THE PROBLEM: Count the lines in the records below that contain the word "with", and give only that number.

╭──

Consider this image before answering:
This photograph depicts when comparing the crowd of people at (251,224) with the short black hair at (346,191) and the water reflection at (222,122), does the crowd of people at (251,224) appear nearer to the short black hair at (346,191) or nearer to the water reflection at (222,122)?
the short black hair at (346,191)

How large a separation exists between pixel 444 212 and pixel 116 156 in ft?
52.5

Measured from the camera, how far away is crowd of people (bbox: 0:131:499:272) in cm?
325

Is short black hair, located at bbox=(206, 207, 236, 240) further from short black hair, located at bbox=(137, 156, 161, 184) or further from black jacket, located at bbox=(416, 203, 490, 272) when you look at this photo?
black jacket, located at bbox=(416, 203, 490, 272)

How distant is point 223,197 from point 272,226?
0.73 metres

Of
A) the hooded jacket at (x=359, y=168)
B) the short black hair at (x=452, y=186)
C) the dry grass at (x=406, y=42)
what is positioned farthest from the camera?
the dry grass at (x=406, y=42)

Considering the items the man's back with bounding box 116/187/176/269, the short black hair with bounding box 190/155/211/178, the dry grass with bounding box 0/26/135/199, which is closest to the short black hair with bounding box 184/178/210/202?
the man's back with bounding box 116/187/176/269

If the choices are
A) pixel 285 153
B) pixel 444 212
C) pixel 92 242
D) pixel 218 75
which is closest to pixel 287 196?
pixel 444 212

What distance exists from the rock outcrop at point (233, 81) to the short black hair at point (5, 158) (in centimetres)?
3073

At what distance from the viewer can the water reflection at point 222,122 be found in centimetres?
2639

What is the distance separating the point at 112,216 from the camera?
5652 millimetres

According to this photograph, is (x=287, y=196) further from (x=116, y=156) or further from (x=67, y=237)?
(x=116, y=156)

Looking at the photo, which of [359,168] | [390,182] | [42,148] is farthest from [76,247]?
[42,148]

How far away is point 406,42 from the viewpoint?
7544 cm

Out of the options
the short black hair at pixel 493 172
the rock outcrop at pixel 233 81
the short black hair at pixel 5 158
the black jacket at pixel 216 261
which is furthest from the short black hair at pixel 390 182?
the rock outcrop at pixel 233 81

╰──
╭──

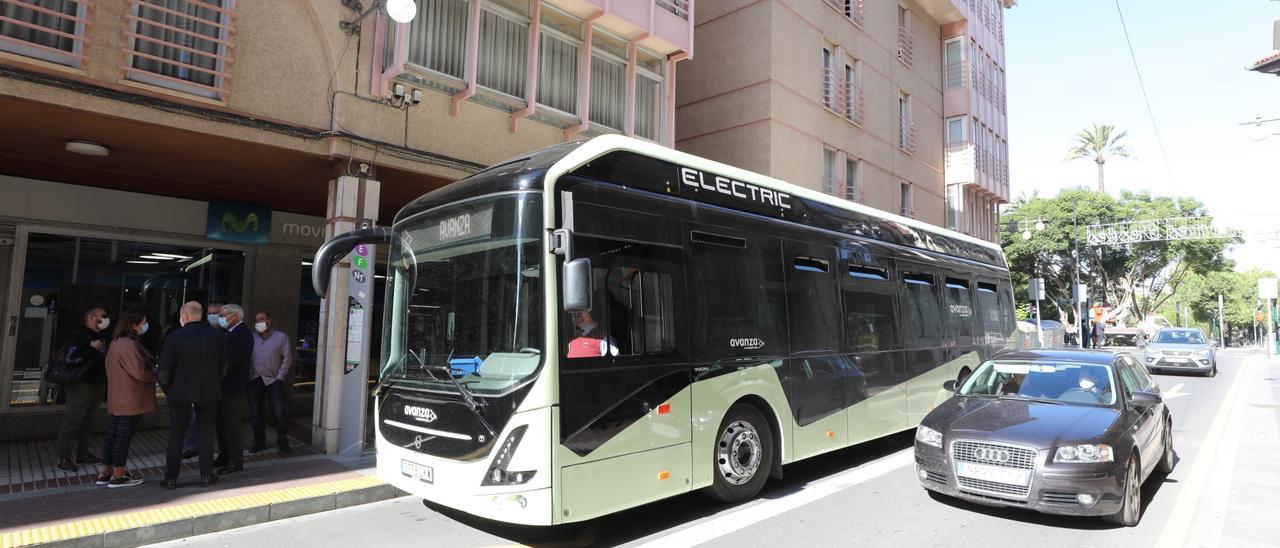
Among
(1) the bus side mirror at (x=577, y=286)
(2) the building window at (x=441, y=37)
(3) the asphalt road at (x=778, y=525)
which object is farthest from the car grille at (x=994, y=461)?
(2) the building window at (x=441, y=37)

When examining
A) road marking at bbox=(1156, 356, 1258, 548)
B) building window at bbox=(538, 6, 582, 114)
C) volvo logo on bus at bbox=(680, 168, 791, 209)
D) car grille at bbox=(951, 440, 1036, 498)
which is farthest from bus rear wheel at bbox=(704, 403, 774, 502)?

╰──
╭──

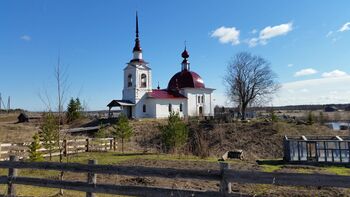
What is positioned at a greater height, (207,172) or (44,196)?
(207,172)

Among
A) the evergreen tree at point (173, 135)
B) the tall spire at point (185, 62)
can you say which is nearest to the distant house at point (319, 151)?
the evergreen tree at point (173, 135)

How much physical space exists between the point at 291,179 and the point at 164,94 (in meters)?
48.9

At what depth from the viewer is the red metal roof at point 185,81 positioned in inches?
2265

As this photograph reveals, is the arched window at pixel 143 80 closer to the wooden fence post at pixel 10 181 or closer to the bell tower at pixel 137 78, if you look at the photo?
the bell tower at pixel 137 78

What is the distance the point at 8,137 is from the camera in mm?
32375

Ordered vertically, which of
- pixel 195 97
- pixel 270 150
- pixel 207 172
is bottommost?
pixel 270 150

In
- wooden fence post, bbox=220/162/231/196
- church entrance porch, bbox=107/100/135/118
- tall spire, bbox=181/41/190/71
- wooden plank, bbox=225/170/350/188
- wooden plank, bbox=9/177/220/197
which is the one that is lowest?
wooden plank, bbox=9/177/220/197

╰──

COMPLETE OUTPUT: 3